▶ _Collected data entries_
--------------------------------------------------

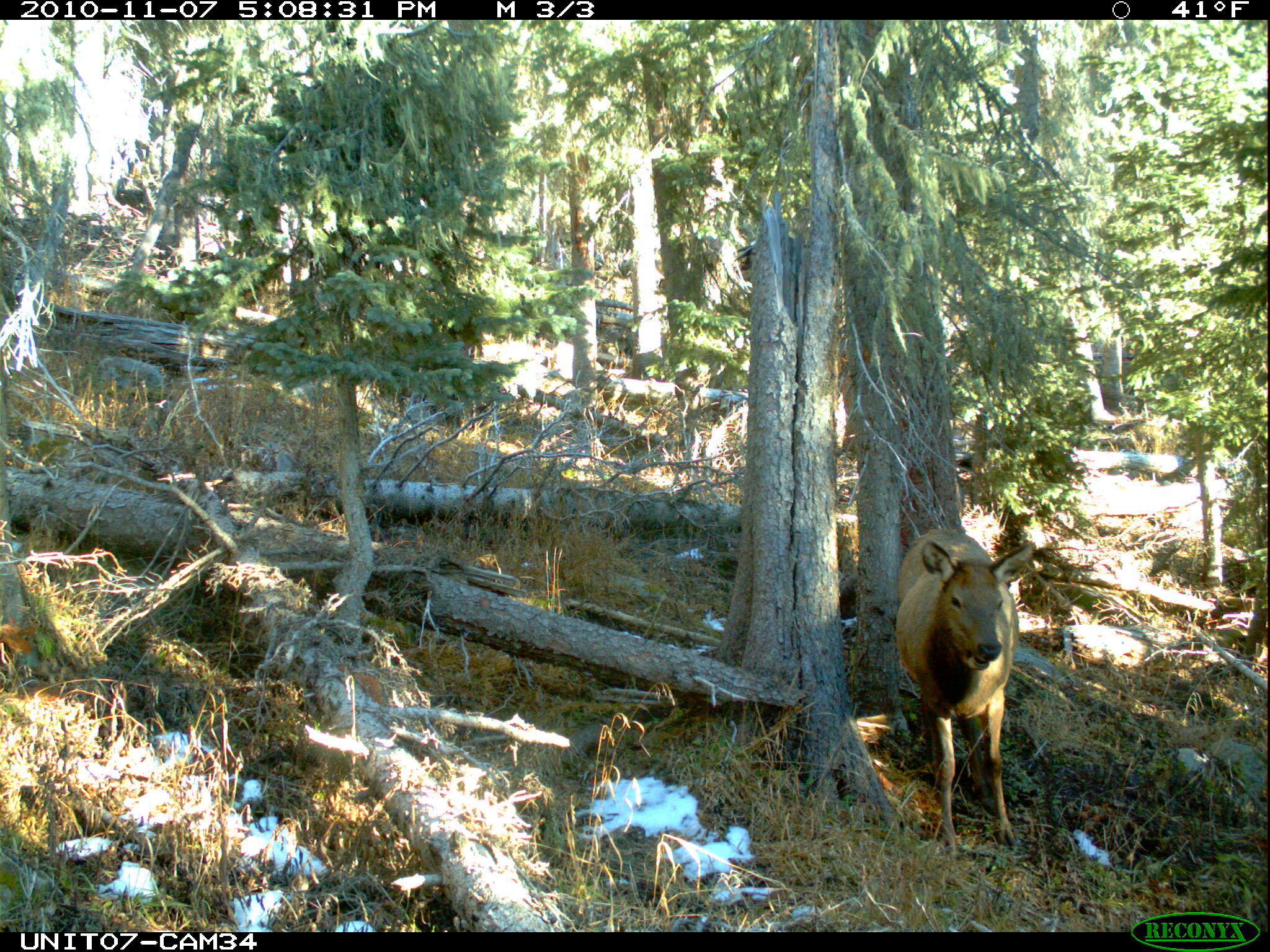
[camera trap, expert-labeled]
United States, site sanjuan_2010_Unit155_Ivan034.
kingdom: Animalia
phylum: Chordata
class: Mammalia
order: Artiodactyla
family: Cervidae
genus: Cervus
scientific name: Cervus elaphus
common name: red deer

--------------------------------------------------

▶ _The task_
Print the line containing "class: Mammalia", then every line after it through the last line of the records, each exactly as written; nothing else belongs in the answer.

▶ _Output for this exercise_
class: Mammalia
order: Artiodactyla
family: Cervidae
genus: Cervus
scientific name: Cervus elaphus
common name: red deer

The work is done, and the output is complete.